Leeds Beckett University - City Campus,
Woodhouse Lane,
LS1 3HE
Leeds International Film Festival is back for its 35th year
Running from 3-18 November, Leeds International Festival showcases the best of new and historic cinema. Film enthusiasts can visit some of the most notable venues across Leeds, including the new Leeds School of Arts cinema, to enjoy an eclectic programme of events.
Highlights this year include a screening of the highly anticipated Spencer, a biopic of Princess Diana’s split from Prince Charles back in the winter of 1991 and The Card Counter, starring Oscar Isaac, best known for his role in the Star Wars franchise.
The Leeds School of Arts, Northern Film School, has contributed a wealth of student films and alumni successes this year. You can choose to attend in person or online via the video service Leeds Film Player.
Highlights from the Leeds School of Arts & Northern Film School
ON OUR DOORSTEP + DIRECTOR Q&A
10 November, Everyman Cinema
NFS graduate Tom Laurence will show his feature-length documentary 'On Our Doorstep' which tells the story of a humanitarian crisis at the Jungle camp in Calais, offering a fresh perspective on the continuing refugee crisis.
Tom, along with producers Cassandra Sigsgaard and Verity Wislocki will join in person at both screenings for a Q&A.
LEEDS SCREENDANCE COMPETITION + PANEL
11 November, Everyman Cinema
Andy Wood, Lecturer in Experimental Film & Filmmaking at the Northern Film School has organised the Screendance competition, shortlisting over 200 shorts with a theme of international dance.
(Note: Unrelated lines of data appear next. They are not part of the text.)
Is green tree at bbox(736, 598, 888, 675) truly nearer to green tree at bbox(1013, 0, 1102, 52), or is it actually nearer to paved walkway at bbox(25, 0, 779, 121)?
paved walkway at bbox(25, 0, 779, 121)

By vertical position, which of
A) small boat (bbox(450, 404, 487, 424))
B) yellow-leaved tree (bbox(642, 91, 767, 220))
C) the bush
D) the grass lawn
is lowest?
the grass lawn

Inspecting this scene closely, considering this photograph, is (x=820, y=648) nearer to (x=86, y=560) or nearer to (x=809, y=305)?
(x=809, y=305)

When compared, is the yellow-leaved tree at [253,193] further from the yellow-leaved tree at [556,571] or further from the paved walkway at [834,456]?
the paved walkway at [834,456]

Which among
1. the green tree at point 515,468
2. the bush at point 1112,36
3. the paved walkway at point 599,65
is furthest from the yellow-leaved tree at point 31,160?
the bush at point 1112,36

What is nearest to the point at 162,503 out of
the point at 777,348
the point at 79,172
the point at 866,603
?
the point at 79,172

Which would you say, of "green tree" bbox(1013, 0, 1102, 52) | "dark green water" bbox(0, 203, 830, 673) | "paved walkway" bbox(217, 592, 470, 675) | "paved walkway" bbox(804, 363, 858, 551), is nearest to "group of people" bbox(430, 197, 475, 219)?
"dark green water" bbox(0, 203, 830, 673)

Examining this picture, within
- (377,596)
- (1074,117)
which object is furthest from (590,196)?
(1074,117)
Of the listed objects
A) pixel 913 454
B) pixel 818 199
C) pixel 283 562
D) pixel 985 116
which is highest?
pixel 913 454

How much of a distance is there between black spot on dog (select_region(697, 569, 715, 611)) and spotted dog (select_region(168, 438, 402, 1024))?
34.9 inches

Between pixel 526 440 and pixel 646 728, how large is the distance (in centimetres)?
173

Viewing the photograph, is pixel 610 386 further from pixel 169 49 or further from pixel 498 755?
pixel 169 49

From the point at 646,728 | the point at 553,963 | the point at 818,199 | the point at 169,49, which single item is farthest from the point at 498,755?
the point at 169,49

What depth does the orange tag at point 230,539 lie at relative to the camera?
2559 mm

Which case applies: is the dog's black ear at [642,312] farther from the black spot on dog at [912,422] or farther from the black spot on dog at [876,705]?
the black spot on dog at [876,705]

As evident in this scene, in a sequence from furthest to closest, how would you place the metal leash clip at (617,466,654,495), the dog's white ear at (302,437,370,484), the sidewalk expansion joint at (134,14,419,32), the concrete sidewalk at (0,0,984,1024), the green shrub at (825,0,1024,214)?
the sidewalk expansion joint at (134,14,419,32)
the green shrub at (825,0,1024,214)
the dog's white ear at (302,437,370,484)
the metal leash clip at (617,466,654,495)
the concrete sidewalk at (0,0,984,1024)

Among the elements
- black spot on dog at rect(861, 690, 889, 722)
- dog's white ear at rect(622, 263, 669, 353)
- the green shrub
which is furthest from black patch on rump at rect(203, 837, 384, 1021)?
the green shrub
These innovative shorts all share a particular engagement with choreography, offering a different take on this experimental film genre.
On the selection panel this year was new Filmmaking Course Director Julius Ayodeji and the winner of the student curtain-raiser film that will kick off the screening is Filmmaking student Olivia Clancy's film Terra.
THE DISCREET CHARM OF THE BOURGEOISIE + TALK
17 November, Leeds School of Arts
Cinema’s master surrealist Luis Bunuel made this withering satire of social conventions and bourgeois values late in his career as part of his successful collaboration with French writer Jean-Claude Carrière. As six upper class sophisticates repeatedly attempt and fail to have dinner together, Bunuel delights in confounding them with increasingly absurdist conceits and bizarre interruptions, blurring reality and dreams to disorienting effect.
The screening will be followed by an open audience discussion led by an expert panel from the fields of film and psychoanalysis.